The arena is primarily used for pop/rock concerts and was the home of handball club HSV Hamburg and ice hockey team Hamburg Freezers until both teams folded in 2016.

== History ==

The arena opened in November 2002, is 150 meters long, 110 meters wide, and has an elevation of 33 meters. Construction costs totaled approximately €83 million (ca. US$121.5 million). The construction was funded by the Finnish entrepreneur Harry Harkimo and the city of Hamburg, who sold Harkimo the land for a symbolic price of one Mark and also financed infrastructure improvements with 12 million Marks (about €6.1 million) as a preparatory measure. In October 2007 the arena was sold to Anschutz Entertainment Group for an estimated €75 million. Anschutz Entertainment Group is a subsidiary of the Anschutz Corporation, one of the world's leading sports and entertainment presenters.

===Naming rights===

Logo of the arena during O2 sponsoring

The arena was initially named after Norwegian ferry operator Color Line as the "Color Line Arena". In 2010 the sponsor changed to Spanish telecommunications company Telefónica, naming the arena as "O_{2} World Hamburg". O_{2} sponsorship ceased in summer 2015, changing the arena name again, this time into Barclaycard Arena (stylized as "barclaycard arena").

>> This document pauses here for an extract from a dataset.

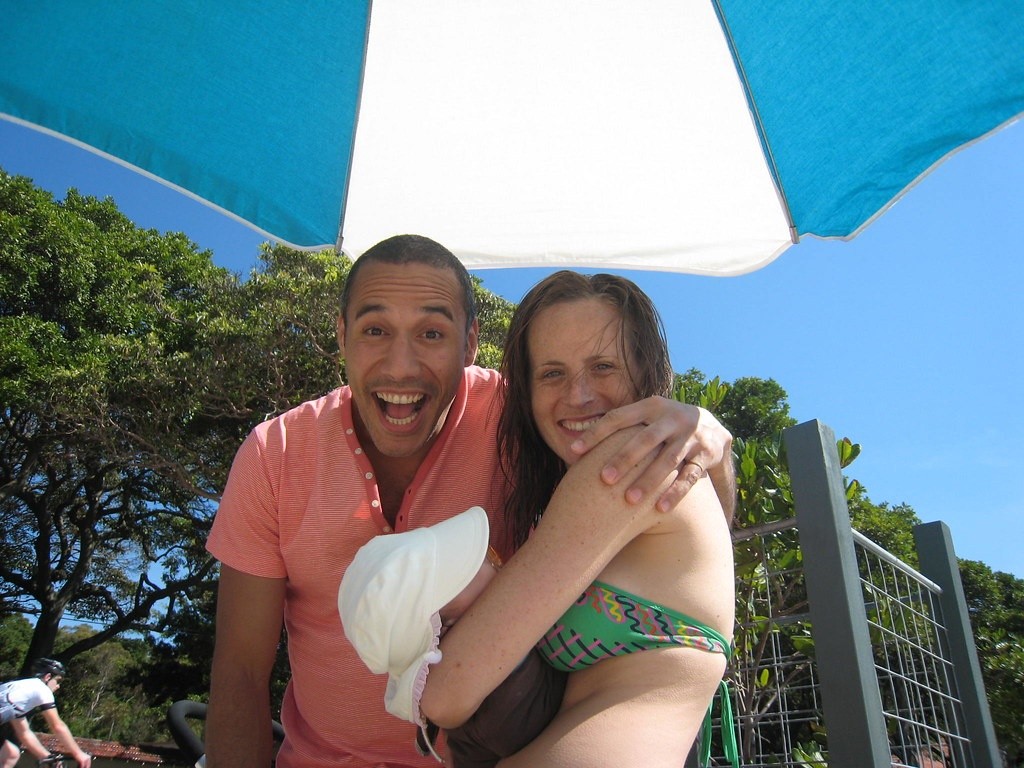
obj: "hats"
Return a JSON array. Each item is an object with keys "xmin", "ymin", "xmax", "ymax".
[{"xmin": 337, "ymin": 505, "xmax": 490, "ymax": 764}]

In June 2021, because of Barclaycard's rebranding in Germany to the bank's corporate name, the arena announced that from autumn 2021 onwards, the name will change once more to Barclays Arena (stylized as BARCLAYS Arena). In June 2026, it was announced that the arena would be renamed to Sparda-Bank Arena starting 21 July 2027 after Sparda-Bank Hamburg bought the naming rights following Barclays ceasing operations in Germany.

== Notable events ==
Arena hosted Dota 2 annual world championship "The International" in September 2025.